Perhaps uncheck the "Key Frame Distance" setting to let the software automatically set it and see if the results are any better. For some reason I have in my head that key frame distance should be about 10 seconds but I can't reference why right now.
Are you experiencing playback issues on your computer and / or playing back the file from Vimeo / YouTube, etc.?
EDIT: For streaming purposes, 10 seconds is a good baseline. I bolded the text below.

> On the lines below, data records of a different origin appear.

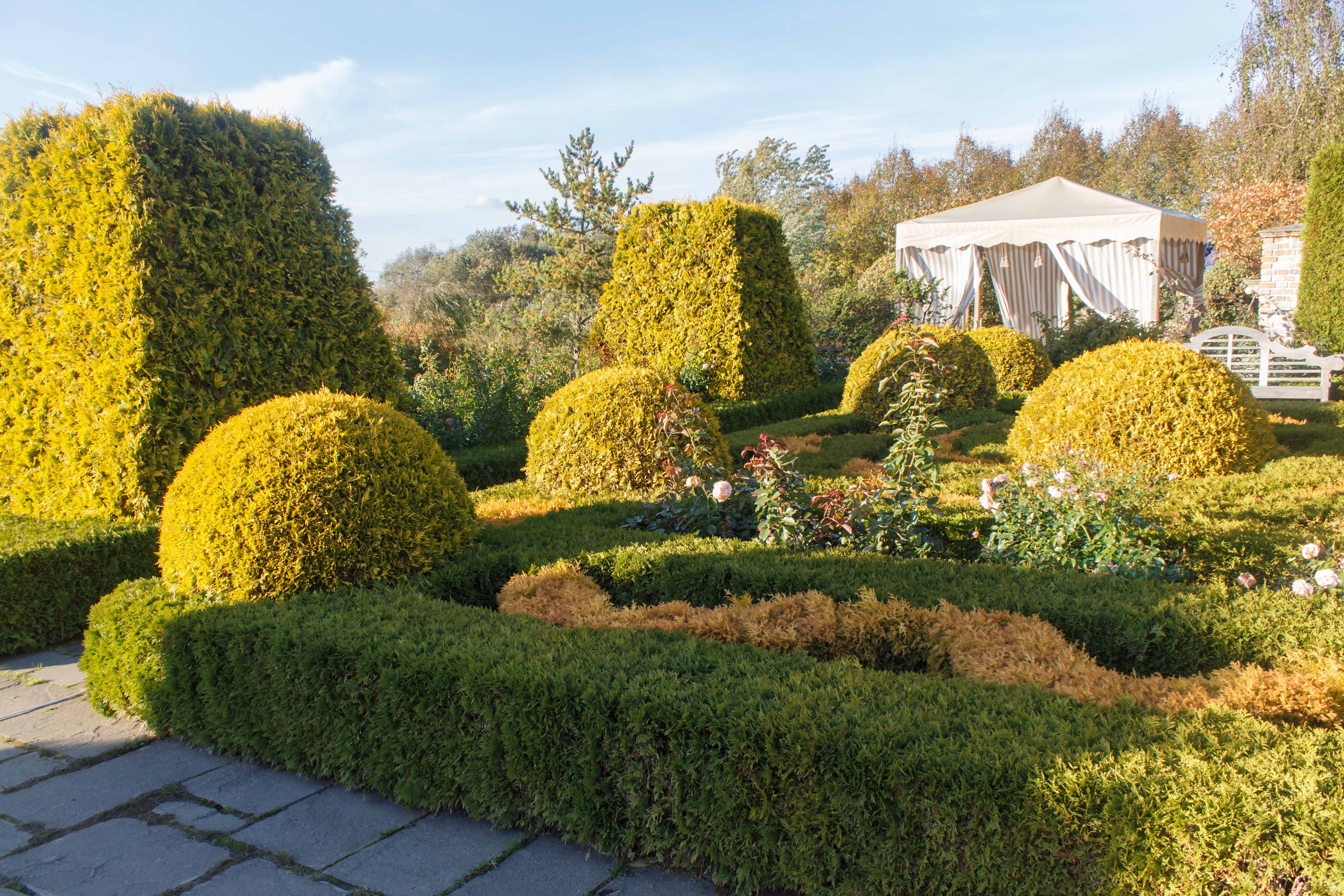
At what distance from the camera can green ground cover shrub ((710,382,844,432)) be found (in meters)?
10.0

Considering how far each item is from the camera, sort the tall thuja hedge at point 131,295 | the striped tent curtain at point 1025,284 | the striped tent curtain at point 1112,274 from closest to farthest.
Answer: the tall thuja hedge at point 131,295
the striped tent curtain at point 1112,274
the striped tent curtain at point 1025,284

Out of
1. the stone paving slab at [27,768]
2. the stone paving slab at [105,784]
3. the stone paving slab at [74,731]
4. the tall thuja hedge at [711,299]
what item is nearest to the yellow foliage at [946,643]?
the stone paving slab at [105,784]

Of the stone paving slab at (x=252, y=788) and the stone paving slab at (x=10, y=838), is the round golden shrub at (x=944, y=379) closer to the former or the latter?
the stone paving slab at (x=252, y=788)

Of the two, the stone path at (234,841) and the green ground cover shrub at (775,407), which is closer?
the stone path at (234,841)

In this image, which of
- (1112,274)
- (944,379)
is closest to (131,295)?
(944,379)

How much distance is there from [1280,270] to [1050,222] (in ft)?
23.7

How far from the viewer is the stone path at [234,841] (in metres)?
2.45

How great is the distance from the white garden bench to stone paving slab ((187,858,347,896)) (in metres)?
11.4

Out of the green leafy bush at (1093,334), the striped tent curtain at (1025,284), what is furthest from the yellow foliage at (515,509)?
the striped tent curtain at (1025,284)

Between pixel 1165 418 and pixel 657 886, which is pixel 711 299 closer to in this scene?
pixel 1165 418

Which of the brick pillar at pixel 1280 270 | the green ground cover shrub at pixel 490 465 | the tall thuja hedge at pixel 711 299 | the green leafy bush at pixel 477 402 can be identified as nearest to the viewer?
the green ground cover shrub at pixel 490 465

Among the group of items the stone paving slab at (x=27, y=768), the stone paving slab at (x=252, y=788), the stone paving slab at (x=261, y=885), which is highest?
the stone paving slab at (x=261, y=885)

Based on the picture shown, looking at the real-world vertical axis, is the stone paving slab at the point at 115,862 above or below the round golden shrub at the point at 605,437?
below

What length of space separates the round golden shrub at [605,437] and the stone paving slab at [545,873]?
324 cm
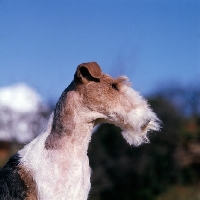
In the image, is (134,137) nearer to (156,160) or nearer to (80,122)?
(80,122)

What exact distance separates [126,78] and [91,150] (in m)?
24.0

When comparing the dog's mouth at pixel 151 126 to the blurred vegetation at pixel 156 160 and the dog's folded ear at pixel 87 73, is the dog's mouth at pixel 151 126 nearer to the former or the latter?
the dog's folded ear at pixel 87 73

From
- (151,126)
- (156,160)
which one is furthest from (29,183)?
(156,160)

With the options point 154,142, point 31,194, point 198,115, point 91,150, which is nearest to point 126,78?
point 31,194

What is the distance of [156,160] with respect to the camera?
118ft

http://www.lighterra.com/papers/videoencodingh264/
Maximum Keyframe Interval (--keyint)
The maximum amount of time between keyframes (I-frames) has a major impact on quality, which makes it one of the most important settings to tune, and one of the most difficult decisions. The encoder will try to use keyframes at scene changes, of course (see above), but for a lot of content this value is important because many scenes are longer than 5 or even 10 seconds. Having too many keyframes severely reduces quality, because the efficiency of reusing image areas from previous frames is completely lost at each keyframe – the encoder has to "start over" at every keyframe. Therefore, we want as few keyframes as possible to achieve the highest quality for the given target bitrate.
On the other hand, we still want enough keyframes that seeking and fast-forwarding behavior is good, because players can only jump directly to keyframes "under the hood" during playback, and will usually only display the keyframes during fast-forwarding and rewinding at higher speeds (at low speeds such as 2x or 3x they can often play every frame). Jumping to an arbitrary point in the timeline therefore becomes more sluggish the fewer keyframes there are, because more intervening delta-frames need to be decoded just to reconstruct the final target frame, even though those intervening frames between the previous keyframe and the target frame won't actually be displayed. If the video is deployed using adaptive streaming, where the player might dynamically switch between different versions during playback based on the available network bandwidth, then such switching can also only occur at the keyframes (of the stream being switched to), so again we don't want the keyframes too far apart.
x264's default is 250 frames (8.3 seconds at 30fps), but for no good reason the x264Encoder QuickTime plug-in's default is only 60 frames (2 seconds). The x264 team have recently been using 500 frames (16.7 seconds) for their settings at the annual MPEG-4 AVC/H.264 Video Codecs Comparison competition, but that's definitely pushing things a bit too far. Digital TV normally uses 1 or 2 seconds, but that's deliberately quite short to make channel switching fast and to have quick error recovery in case of interference. DVD uses a very short ~0.5 second keyframe interval, and Blu-ray 1 second, because they use very high bitrates (so quality isn't an issue) and they want to guarantee good fast-forwarding behavior despite being read from a relatively slow optical disc. The most common recommendation for Internet video is 10 seconds.
All: 12 seconds (360 frames at 30fps), which is enough to cover the vast majority of scenes and result in only "natural" scene-change keyframes, and about as far as we can push it. Fast-forwarding while seeing only one frame for every 12 seconds of video is just barely okay, as a worst-case scenario. Assuming fast-forwarding at 10x speed, that means 6 seconds per minute with 5 keyframes, resulting in 1.2 seconds on-screen per keyframe. Jumping to arbitrary points in the timeline definitely feels sluggish as well, but not too painful, even at 1080p, and it will get better in time with faster computers.